The film should be seen for the ingenious props that include everything from the door alarm running around like a roach to a workplace filled with typewriters set up like convey manufacturing. The colourful visuals that include wardrobe and set decoration are out of this world. Unfortunately, these dwarf the main plot which ultimately turn out too whimsical at the end.
Faults aside, one has to credit the filmmakers for trying extremely hard to make a different kind of movie. This they succeed but whether it is a satisfactory and entertaining one is up to the audience’s individual taste.
THE TRIP TO ITALY (UK 2014) ***
Directed by Michael Winterbottom
THE TRIP TO ITALY follows the camaraderie and misadventures of two British friends hired by The Guardian paper to do a culinary article based on gourmet restaurants in several cities in Italy.
Director Michael Winterbottom’s (24-HOUR PARTY PEOPLE, JUDE) second edited film from the hit TV series on culinary critics Rob (Rob Brydon) and Steve (Steve Coogan) has one of the shortest introductions. Within 2 minutes or so, Rob and Steve are whisked off to Italy doing much of the same shenanigans as in their first film THE TRIP.
At the film’s start, Steve tell Rob that sequels are rarely ever as good as the original, referring to their second excursion. He also tells Rob, ‘No more impersonations’ during the trip, an instruction that is quickly forgotten. One of the best things about THE TRIP was to watch the two at it competing who can do the best impersonations of selected celebrities.
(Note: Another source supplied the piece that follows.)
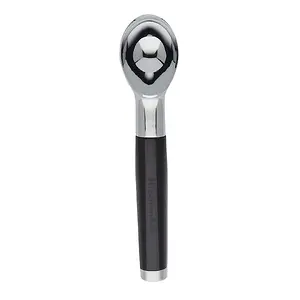 KitchenAid Classic Ice Cream Scoop Black 2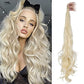 32 Inch Flexible Wrap Around Ponytail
This time around they do Al Pacino and Michael Caine again, the various actors that have played James Bond, Marlon Brando, Robert De Niro, just to name a few.
One can find it hard to complain about a film that has to amusing actors at the helm, beautiful scenery (of Italy) and mouth-watering gourmet dishes on display. Winterbottom does away with the wives as if it is ok to indulge in infidelity on holiday. The film also displays what it is to enjoy the good life - when one has fame, money and rich connections.
But Winterbottom’s film runs out of material in the last third. So, he brings in a meeting with Coogan’s son visiting. The last scene with the two (father and son) swimming in the sunset appears clear that there is nothing more to be said.
YVES SAINT LAURENT (France 2013) ***
Directed by Jalil Lespert
The film opens in 1957 with the camera on the back of a young Yves Saint Laurent (Pierre Niney of the Comédie-Française) as he sits at a desk working gazing out of the window. But the man is sketching dresses rather than writing and his elegant attire coupled with the antique furniture prepares the audience to an immaculately art and wardrobed designed biopic.
Lespert’s stylish film traces the start of YSL’s career just as Christian Dior passes on and wills him the prestigious spot of the one taking over the Dior house. His mental instability erupts but the film does wise not to dwell too much on this dark side of the designer genius. Laurent’s drug use is also just shown in passing of him doing a line of cocaine. The film concentrates on the human aspects, particularly his relationship with his business partner, Pierre Berge (Guillaume Gallienne, also of the Comédie-Française). The love/hate relationship portrayed is typical not only of gay designers but of many gay couples - so nothing too much shocking here. Laurent is displayed occasionally as a spoilt child, but not without some good sayings: "Without inspiration, there is no life!" But the man’s occasional foray into the dangerous zone is still scary. Lespert does well to end the film on a high note.
As expected, the film is not always easy to watch. But the designer gowns are gorgeous and the various shows are themselves worth the ticket admission price.
Young Pierre Niney is really good (and sexy, especially in the scene in his swimming trunks) as Saint Laurent and manages to carry the film’s heavy tone from start to finish. Charlotte Le Bon (THE HUNDRERD-FOOT JOURNEY) has the role of Victoire, Laurent's model and muse.
There are no French films that made a commercial release this year except this one. Hopefully its deserved success will spurn more interest in French fare.